From education to employment

Private and public sector jobs gap widens

The difference in job prospects between the private and public sectors is widening, even as the UK emerges from recession, according to new figures.

The CIPD/KPMG survey of 800 employers reveals the private sector was more optimistic about creating jobs in the second quarter of 2010.

However, public sector employers are radically more pessimistic about employment intentions compared with three months ago.

Gerwyn Davies, CIPD public policy adviser and author of the report, warns the public sector faces huge difficulties as employers seek to close the lid on employment, pay and promotion.

“This will present huge challenges to public sector managers in their attempt to keep employees engaged; particularly if the cost of living continues to rise,” said Mr Davies.

“It will also present challenges to the employment participation rate of women and the economic development of some UK regions, which have both been boosted by record increases in public spending in the past decade.”

For the first time since late 2008, the overall net balance between the percentage of employers expecting to recruit and those looking to cut staff across all sectors of the economy is now positive at +5%.

Although this is a significant improvement from -5% in the previous quarter, the boost was nearly wholly enjoyed by the private sector, which surged from +5% to +29%.

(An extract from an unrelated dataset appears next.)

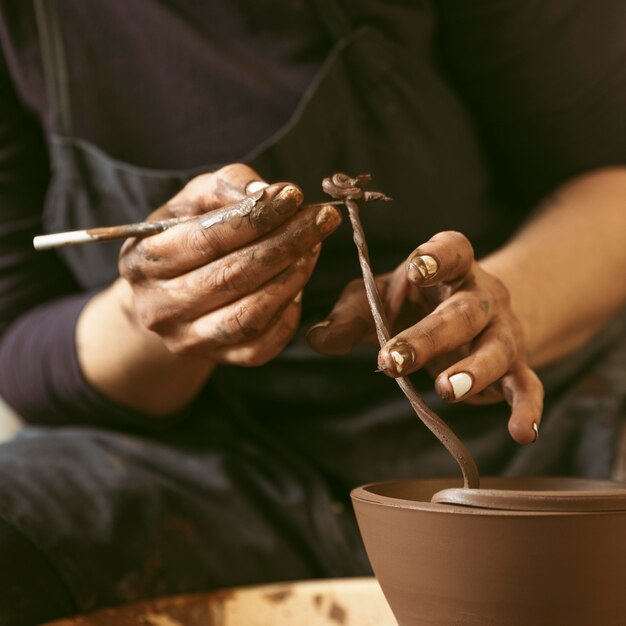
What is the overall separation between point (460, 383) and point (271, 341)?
0.17 m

In stark contrast, the public sector recorded a net balance of -43%, representing the most significant negative score since the survey began in 2004. Even though all main political parties have identified education as key to the UK’s future economic growth, the sector posted a -45% confidence vote from employers.

Brendan Barber, General Secretary of union TUC, told FE News it would be “utter madness” to force hundreds of thousands of public sector workers into dole queues, risking a double-dip recession.

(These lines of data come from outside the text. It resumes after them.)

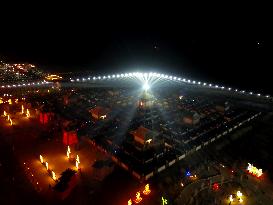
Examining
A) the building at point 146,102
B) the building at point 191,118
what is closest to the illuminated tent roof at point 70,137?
the building at point 146,102

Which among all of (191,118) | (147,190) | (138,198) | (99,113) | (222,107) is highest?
(222,107)

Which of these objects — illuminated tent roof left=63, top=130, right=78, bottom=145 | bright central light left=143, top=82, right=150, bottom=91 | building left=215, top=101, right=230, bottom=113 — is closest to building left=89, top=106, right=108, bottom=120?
illuminated tent roof left=63, top=130, right=78, bottom=145

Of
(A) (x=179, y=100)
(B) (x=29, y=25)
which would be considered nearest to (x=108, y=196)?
(A) (x=179, y=100)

“The best way to reduce both public spending and unemployment is to invest in new jobs and training, particularly for young people who have been hit hardest by the recession,” said Mr Barber.

“Investment in the Future Jobs Fund and Apprenticeships now will save money in the long run by keeping people off benefits and ensuring that they are well placed to take up new jobs as the economy recovers.”

Alan Downey, head of public sector at KPMG, said the findings show employers in the public sector have woken up to the scale of the financial challenge heading their way.

“It has been clear for some time that the steady increase in public sector jobs would have to come to an end. So the change in attitudes is not in itself a surprise,” said Mr Downey.

“What is surprising is the speed and extent of the U-turn in attitudes. Just three months ago public sector employers were relatively optimistic and many were continuing to recruit. Now they are massively more pessimistic than their private sector counterparts about job prospects, with more than 40% contemplating a reduction in headcount and a significant number planning a pay freeze.

“It is clear that the chill wind of the recession has reached the public sector with a vengeance.”